### PASSAGE FOR REVIEW

Snakefile

"""
Author: Sam Nooij
Date: 2018-05-17

Pipeline to summarise and visualise output from Genome Detective (GD)
of multiple samples. It requires:
  - XML files (save as "[sample ID]_results.xml")
  - CSV files (save as "[sample ID]_results.csv")
  
Note: for now, I assume the sample ID is a combination of
    run ID and sample ID. E.g. run 3, sample 1 makes a file
    "3_1_results.csv"

As a result, the pipeline creates:
  - summary table ("GD_summary.csv") that can be used to 
    report the results and compare to the PCR results. 
    It has the following fields:
      - run_id
      - sample_id
      - total_reads
      - low_quality_reads
      - non_viral_reads
      - viral_reads
      - pcr_result (EMPTY - fill in manually!)

######

### WHAT IS BEING ASKED
Reproduce the passage of the Snakefile header from "It has the following" up to and including "fill in manually!)", without changing any characters.

### MATERIAL SHOWN

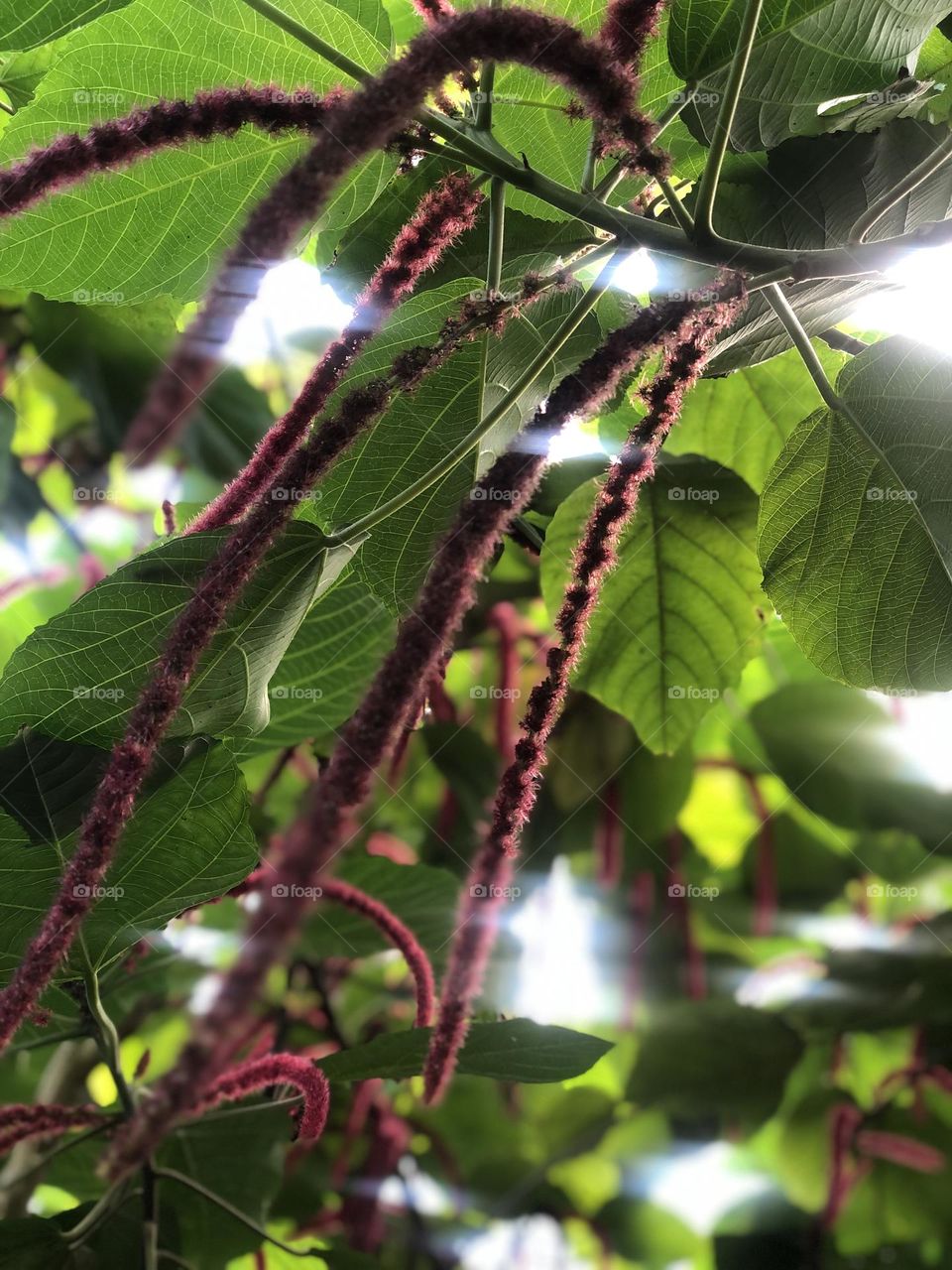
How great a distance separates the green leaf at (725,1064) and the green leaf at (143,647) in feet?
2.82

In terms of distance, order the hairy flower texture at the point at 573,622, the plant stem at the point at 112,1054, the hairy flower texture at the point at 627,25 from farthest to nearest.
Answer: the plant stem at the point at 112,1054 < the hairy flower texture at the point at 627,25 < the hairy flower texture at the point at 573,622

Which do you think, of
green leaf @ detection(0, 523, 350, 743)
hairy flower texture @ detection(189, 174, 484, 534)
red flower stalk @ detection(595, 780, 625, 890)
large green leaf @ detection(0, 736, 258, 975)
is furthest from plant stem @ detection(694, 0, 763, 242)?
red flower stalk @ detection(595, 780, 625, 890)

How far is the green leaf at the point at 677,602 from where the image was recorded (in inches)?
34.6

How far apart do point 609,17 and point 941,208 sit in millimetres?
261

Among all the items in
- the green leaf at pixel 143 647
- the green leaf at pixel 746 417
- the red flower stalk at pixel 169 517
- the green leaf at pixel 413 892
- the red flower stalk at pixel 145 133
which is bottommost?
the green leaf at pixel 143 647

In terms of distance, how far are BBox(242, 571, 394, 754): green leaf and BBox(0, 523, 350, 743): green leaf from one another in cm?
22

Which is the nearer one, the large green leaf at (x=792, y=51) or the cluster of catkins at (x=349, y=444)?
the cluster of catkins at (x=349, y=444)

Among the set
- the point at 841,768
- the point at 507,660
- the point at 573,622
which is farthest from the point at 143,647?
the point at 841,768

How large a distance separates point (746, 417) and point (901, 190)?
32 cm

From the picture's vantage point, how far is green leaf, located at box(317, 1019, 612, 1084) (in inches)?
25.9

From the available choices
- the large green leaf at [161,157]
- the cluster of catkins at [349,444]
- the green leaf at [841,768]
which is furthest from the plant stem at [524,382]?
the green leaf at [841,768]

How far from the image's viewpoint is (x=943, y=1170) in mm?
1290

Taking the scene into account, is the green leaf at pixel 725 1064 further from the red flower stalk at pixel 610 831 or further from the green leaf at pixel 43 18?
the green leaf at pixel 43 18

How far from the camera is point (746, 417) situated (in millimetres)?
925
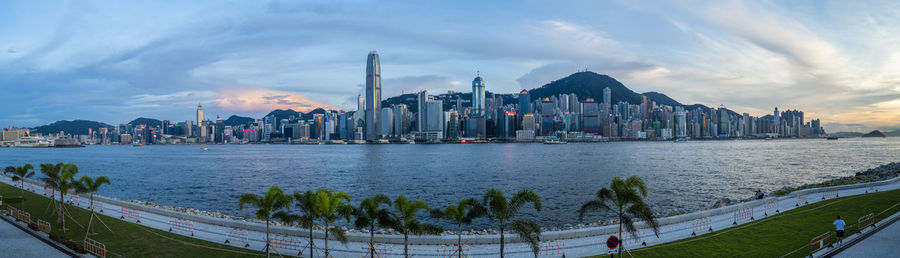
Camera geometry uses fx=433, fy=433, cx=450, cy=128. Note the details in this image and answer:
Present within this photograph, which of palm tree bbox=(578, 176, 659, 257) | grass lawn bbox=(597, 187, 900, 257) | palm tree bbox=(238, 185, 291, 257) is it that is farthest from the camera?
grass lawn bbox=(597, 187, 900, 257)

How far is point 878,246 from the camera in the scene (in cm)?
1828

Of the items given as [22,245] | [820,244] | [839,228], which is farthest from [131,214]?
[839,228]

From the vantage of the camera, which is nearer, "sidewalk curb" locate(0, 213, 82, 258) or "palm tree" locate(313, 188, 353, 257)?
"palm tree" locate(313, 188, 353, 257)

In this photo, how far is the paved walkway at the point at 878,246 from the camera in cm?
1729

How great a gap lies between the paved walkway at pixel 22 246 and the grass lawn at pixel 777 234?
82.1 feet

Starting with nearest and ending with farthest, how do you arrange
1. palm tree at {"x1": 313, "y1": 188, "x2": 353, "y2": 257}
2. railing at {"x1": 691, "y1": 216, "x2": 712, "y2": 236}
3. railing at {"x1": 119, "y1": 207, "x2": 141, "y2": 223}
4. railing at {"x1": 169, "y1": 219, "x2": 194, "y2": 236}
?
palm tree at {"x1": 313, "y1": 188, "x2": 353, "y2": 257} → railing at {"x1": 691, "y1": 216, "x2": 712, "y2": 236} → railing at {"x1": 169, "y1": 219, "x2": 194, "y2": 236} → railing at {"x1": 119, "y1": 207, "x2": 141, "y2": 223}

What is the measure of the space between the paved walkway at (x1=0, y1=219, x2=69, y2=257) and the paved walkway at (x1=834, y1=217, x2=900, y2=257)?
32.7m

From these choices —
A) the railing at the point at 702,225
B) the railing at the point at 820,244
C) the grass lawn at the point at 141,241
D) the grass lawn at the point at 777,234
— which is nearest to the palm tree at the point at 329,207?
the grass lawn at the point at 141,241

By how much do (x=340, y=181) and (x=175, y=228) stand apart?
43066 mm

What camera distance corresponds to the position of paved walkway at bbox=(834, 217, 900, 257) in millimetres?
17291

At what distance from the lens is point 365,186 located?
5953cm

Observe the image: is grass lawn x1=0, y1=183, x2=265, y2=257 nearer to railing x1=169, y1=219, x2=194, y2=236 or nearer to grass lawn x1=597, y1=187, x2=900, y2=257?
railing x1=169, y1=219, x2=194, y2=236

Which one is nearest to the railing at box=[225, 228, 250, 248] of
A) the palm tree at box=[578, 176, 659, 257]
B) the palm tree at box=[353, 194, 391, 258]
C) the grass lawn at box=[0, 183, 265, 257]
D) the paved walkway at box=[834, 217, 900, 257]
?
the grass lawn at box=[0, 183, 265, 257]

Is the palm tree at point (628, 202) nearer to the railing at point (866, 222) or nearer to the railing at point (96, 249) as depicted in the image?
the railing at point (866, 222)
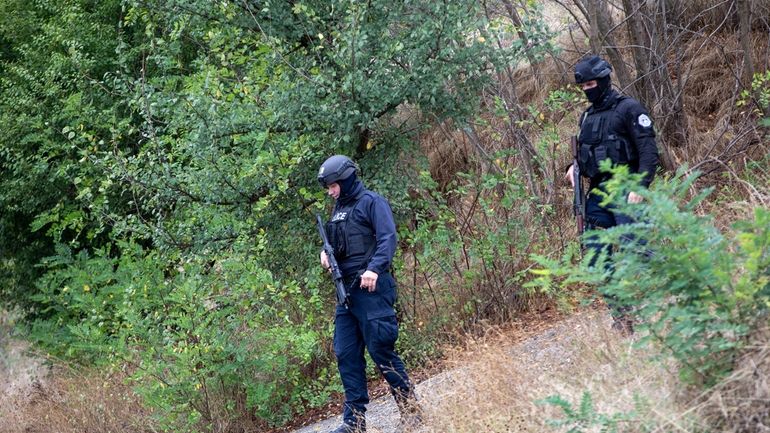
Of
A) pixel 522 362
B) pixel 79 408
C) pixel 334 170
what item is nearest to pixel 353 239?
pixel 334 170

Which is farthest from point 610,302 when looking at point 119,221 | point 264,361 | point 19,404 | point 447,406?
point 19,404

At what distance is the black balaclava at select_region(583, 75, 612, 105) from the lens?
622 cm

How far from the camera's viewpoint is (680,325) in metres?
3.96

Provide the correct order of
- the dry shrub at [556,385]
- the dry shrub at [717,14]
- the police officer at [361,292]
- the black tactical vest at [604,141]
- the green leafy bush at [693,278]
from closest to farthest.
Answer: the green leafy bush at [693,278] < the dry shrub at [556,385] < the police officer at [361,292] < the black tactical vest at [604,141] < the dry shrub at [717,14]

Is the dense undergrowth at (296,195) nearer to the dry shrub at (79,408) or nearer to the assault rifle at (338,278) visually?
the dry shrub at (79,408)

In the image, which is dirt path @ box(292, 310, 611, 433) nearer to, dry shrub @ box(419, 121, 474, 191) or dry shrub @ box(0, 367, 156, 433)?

######

### RESULT FOR THIS EXERCISE
It has the following fields:
      - run_id
      - sample_id
      - total_reads
      - low_quality_reads
      - non_viral_reads
      - viral_reads
      - pcr_result (EMPTY - fill in manually!)